Telus started seeking buyers for its towers in February, according to documents reviewed by The Globe and Mail.Justin Tang/The Canadian Press
Telus Corp. T-T has entered a definitive agreement with the Caisse de dépôt et placement du Québec to sell a minority stake in its nationwide cellphone tower network for $1.26-billion, after a months-long search for buyers.
It’s the latest major infrastructure deal in the telecom sector as Canada’s largest carriers aim to sell assets to pay down debt.
The Caisse, Canada’s second-largest pension fund, will acquire a 49.9-per-cent stake in the infrastructure asset, which is being spun out as a new company called Terrion. The business is worth $2.5-billion, including Telus’s 50.1-per-cent equity interest.
Terrion will hold roughly 3,000 towers across British Columbia, Alberta, Ontario and Quebec, making it the country’s largest dedicated wireless tower operator. As part of the agreement, Telus will lease capacity on the towers for an initial period of eight years, with undisclosed renewal options thereafter.
Telus narrows field to three Canadian funds in $1.2-billion bidding war for cell towers
The sale is part of an industrywide push to sell assets to pay down debt and fund growth plans. Telus had $25-billion in long-term debt as of March, and intends to use all proceeds from the sale to pay some of it down. The company will consolidate Terrion’s results in its financial statements.
Telus first started seeking buyers for its towers in February, when TD Securities launched an auction under the codename Project Air, according to documents reviewed by The Globe and Mail.
The telecom pitched potential buyers on the prospect of growth in cell tower usage, and a corresponding increase in fees, as competitors Quebecor Inc. QBR-B-T and Cogeco Inc. CGO-T expand their cellphone businesses.
Several U.S. companies decided not to bid because Telus refused to cede control of the division, but three other institutional investors – Ontario Municipal Employees Retirement System (OMERS), Brookfield Corp. BN-T, and British Columbia Investment Management Corp. – made it to the shortlist, The Globe previously reported.
One bidder finally came out in the lead. In mid-July, Telus entered into exclusive talks with the Caisse, according to Telus chief financial officer Doug French. He told The Globe that the Caisse was ultimately chosen because it could execute the deal in a “fast timeframe.”
When asked if Telus had given up a higher potential bid in order to retain control, Mr. French said he doesn’t think the company “left any value on the table.”
Emmanual Jaclot, executive vice-president and head of infrastructure at the Caisse, said in an interview the pension fund had been involved in the “competitive” deal process for four or five months.
The Caisse already has similarly structured holdings in the U.S., Europe and New Zealand. He said it is “not the intention today” of the Caisse to bring in partner investors for the deal.
Mr.

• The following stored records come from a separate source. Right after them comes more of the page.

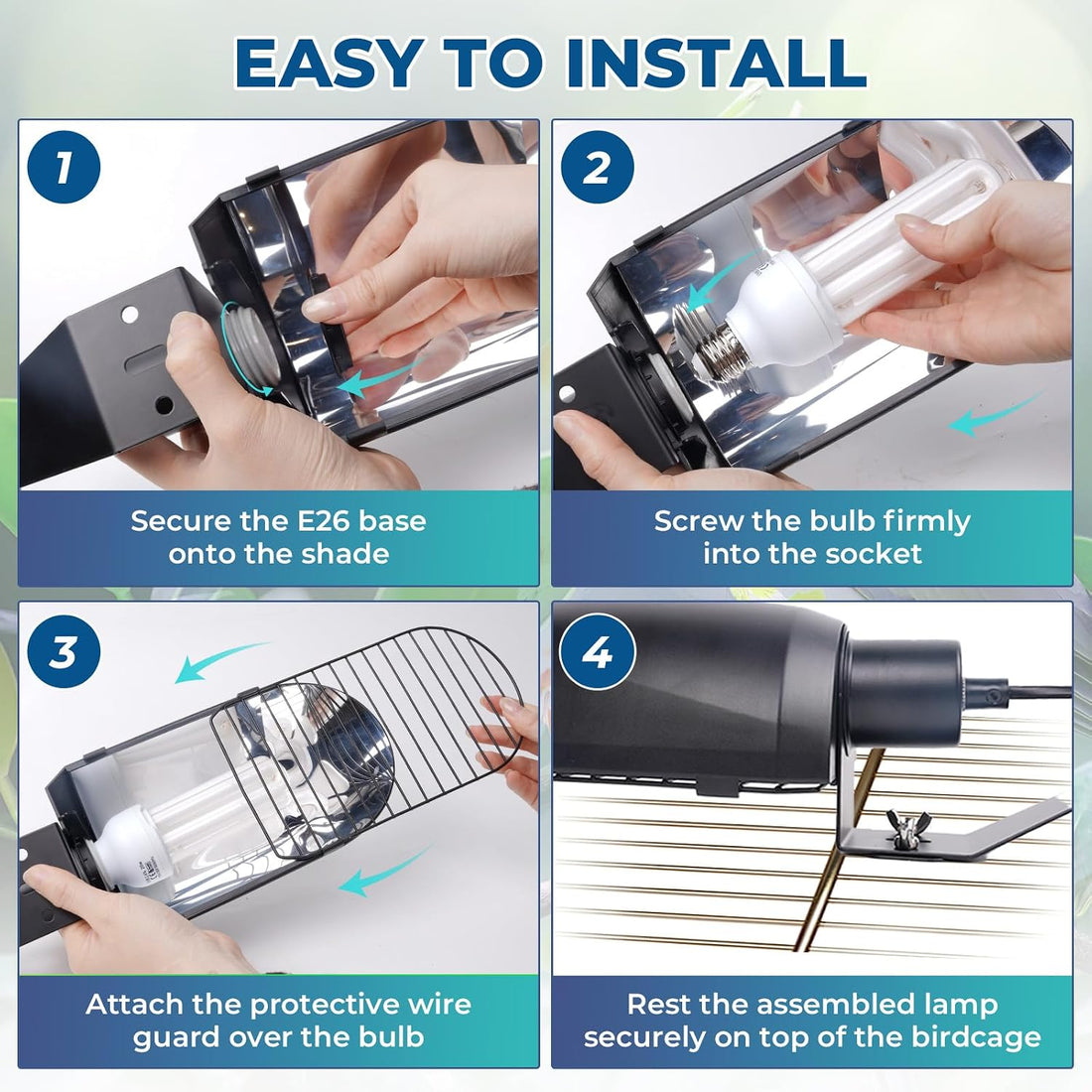 EASY TO INSTALL

1

Secure the E26 base onto the shade

2

Screw the bulb firmly into the socket

3

Attach the protective wire guard over the bulb

4

Rest the assembled lamp securely on top of the birdcage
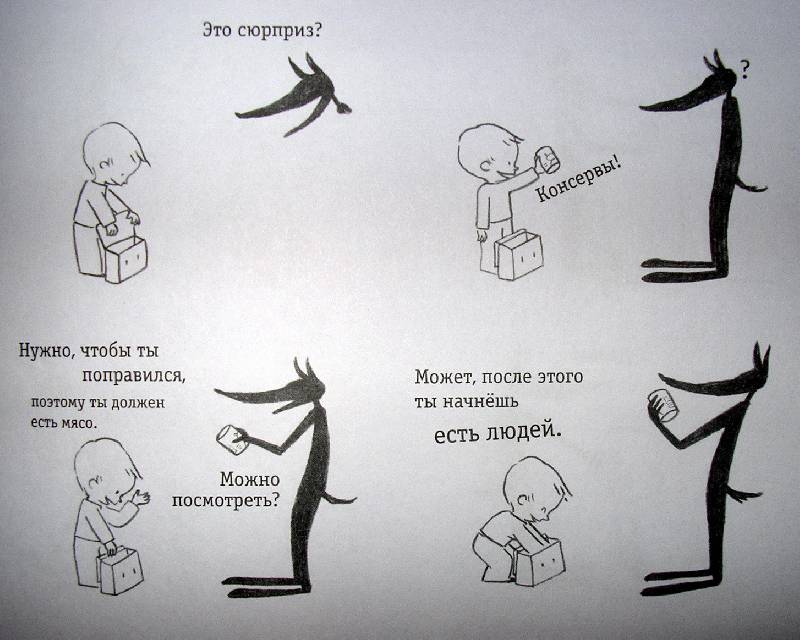 Это сюрприз?

?

Консервы!

Нужно, чтобы ты поправился, поэтому ты должен есть мясо.

Можно посмотреть?

Может, после этого ты начнёшь есть людей.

Jaclot said the Caisse was attracted by the long-term lease with Telus, tailwinds around cellular data usage and potential benefits from artificial intelligence.
The process has been closely watched by rivals Rogers Communications Inc., Bell Canada parent BCE Inc. and Quebecor, as they are also considering spinning off parts of their own networks, The Globe has reported. Rogers owns 7,700 towers, Bell parent BCE has 4,900 and Quebecor has 3,800, according to regulatory filings.
Mr. Jaclot said that if any other tower assets were to come up for sale by a Canadian carrier, the Caisse would consider acquiring them, too.
The transaction is subject to regulatory approvals, which Telus expects will be completed before the end of September. When the deal is closed, Eros Spadotto, a former Telus executive vice-president of technology strategy and business transformation, will become Terrion’s chief executive officer.
Mr. French declined to say whether whether the deal would allow Telus to buy back the stake owned by the Caisse, though Mr. Jaclot said the intention is for the partnership to “last for decades.”
In June, Rogers RCI-B-T closed a $7-billion sale of a minority stake in its wireless infrastructure, which included terms allowing it to buy back the portion it sold to New York-based Blackstone Inc. and a consortium of pension funds.
Rogers sells minority stake in wireless infrastructure for $7-billion
The sales bring Rogers and Telus in line with global peers, which have been selling their towers and other network infrastructure for decades.
Telus has outlined a strategy to pay down debt, including recently raising US$1.5-billion through long-term junior subordinated notes. But it also recently proposed spending more than US$400-million to take back control of affiliate Telus Digital, whose share price has plummeted since it went public. The move would lock in major losses as the company considers future spinout plans for other divisions.
For the Terrion deal, Telus retained TD Securities Inc. as financial adviser and Osler, Hoskin & Harcourt LLP and Allen Overy Shearman Sterling LLP as legal advisers. The Caisse retained Stikeman Elliott as its legal adviser.